Но если я скажу «Выбирайте!», меня точно изберут, – понял я. В тот же момент я почувствовал, как энергия, которая только что давила на меня и опрокидывала, стала подпитывать меня, придавая новые силы.

Я стоял перед ними, и крики стихли. Все по-прежнему смотрели на меня. А я на них. А краем глаза увидел испуганные лица Можина, Яновского, ещё кого-то…

– Никто никого не предавал, – очень тихо, при гробовом молчании зала сказал я. – Это обстоятельства неодолимой силы.

Я повернулся, пошёл к дверям, вышел из зала … Как добрался до дома, не помню.

***

Жирнова избрали, и он попросил дать ему время на формирование Президиума и комиссий. Сделать это ему посоветовал я на заседании партгруппы пленума. Я передал ему из рук в руки наши рекомендации и при этом сказал, что он волен менять всё, что угодно и как угодно, но руководители отделов и комиссий – очень опытные, внимательные и даже самоотверженные люди, и, я уверен, он не ошибётся, если сохранит этот список. О своей просьбе дать мне возможность руководить культурно-массовым отделом я не говорил, потому что Жирнов слышал, что мне бы хотелось делать в новом составе ОКП.

Через два дня пленум снова собрался, на этот раз без меня (я просто его проигнорировал), и утвердил почти всё, что мной предлагалось. И меня заочно избрали руководителем культурно-массового отдела. Правда, не членом президиума. Наверное, это было правильно, – я бы, скорее всего, мешал работать новому председателю. И не тем, что перебивал бы его и предлагал свои решения, – этого бы я не допустил, а тем, что все бы ждали, а что я скажу по любому вопросу, и это мешало бы работать.

Но главное изменение, которое было произведено, – это то, что Гарик стал вторым заместителем председателя, а первым заместителем был избран Анатолий Герасимович Трофимович, инженер Института геологии и геофизики.
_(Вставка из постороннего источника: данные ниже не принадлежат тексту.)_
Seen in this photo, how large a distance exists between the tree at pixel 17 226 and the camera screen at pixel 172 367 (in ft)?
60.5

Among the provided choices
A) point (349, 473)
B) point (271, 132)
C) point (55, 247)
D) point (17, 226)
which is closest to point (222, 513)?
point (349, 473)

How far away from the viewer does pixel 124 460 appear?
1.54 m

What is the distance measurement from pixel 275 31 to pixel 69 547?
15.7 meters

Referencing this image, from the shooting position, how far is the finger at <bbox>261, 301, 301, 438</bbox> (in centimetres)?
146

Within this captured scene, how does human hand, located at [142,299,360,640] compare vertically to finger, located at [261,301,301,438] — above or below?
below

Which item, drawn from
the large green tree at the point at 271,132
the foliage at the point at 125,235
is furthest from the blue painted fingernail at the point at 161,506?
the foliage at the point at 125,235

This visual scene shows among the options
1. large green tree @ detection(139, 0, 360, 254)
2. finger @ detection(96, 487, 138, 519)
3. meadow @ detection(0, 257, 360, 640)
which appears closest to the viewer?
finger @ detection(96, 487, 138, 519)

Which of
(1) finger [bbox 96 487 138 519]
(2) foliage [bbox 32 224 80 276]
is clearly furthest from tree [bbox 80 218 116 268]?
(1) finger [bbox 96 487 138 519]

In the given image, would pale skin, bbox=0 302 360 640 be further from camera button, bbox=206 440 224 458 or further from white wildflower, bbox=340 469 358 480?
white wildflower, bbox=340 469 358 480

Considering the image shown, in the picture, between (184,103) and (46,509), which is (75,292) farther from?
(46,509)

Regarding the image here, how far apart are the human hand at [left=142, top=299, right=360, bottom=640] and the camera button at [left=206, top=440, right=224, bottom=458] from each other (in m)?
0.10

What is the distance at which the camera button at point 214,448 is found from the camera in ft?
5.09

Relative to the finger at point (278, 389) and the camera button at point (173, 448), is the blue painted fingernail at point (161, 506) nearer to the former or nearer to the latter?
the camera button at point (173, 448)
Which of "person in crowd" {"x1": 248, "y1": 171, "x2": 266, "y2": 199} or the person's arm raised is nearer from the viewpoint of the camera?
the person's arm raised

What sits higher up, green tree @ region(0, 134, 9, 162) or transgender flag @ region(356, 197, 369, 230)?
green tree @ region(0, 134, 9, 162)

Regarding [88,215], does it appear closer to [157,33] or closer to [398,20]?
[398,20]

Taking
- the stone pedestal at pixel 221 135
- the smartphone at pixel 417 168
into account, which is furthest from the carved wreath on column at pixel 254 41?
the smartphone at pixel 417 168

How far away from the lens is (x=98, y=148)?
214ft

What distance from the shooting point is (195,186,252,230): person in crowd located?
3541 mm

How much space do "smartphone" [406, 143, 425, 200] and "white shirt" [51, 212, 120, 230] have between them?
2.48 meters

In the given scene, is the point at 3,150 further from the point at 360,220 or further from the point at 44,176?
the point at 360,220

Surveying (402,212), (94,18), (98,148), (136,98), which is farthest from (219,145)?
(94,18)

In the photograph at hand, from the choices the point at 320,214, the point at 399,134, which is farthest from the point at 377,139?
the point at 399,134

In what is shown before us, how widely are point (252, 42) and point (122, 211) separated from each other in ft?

Он был в составе пленума, но его кандидатуры на должность первого заместителя председателя в нашем списке не было. Мы собирались рекомендовать его просто заместителем председателя. Мне показалось, что его выдвинули на ключевой пост в ОКП по просьбе академика Трофимука, которого 12 марта благополучно избрали депутатом Верховного совета РСФСР.

Меня вскоре вывели из состава райисполкома и ввели туда Трофимовича. Из того, что ввели Трофимовича, а не Жирнова, я сделал вывод, что Жирнов будет руководить Объединённым комитетом номинально. Основное время он будет уделять работе в Институте. А повседневную работу будет делать Трофимович. Так и было.

А Академгородок продолжал жить своей жизнью, и вначале ничего в Академгородке не изменилось…

Люди немного поговорили, посожалели, но продолжали делать своё дело. Только становилось это делать всё труднее и труднее. А потом кто-то посчитал, что кое-что раньше делалось не так, как нужно. И кое-что из того, что было сделано, прекратило своё существование. Настроение людей  начало снижаться, а тех, кто пытался ещё что-то сделать, быстро поставили на место.

И вот уже через год произошли события, которые изменили облик Академгородка до неузнаваемости.  Всё закончилось показательным разгромом, после чего надолго наступило затишье.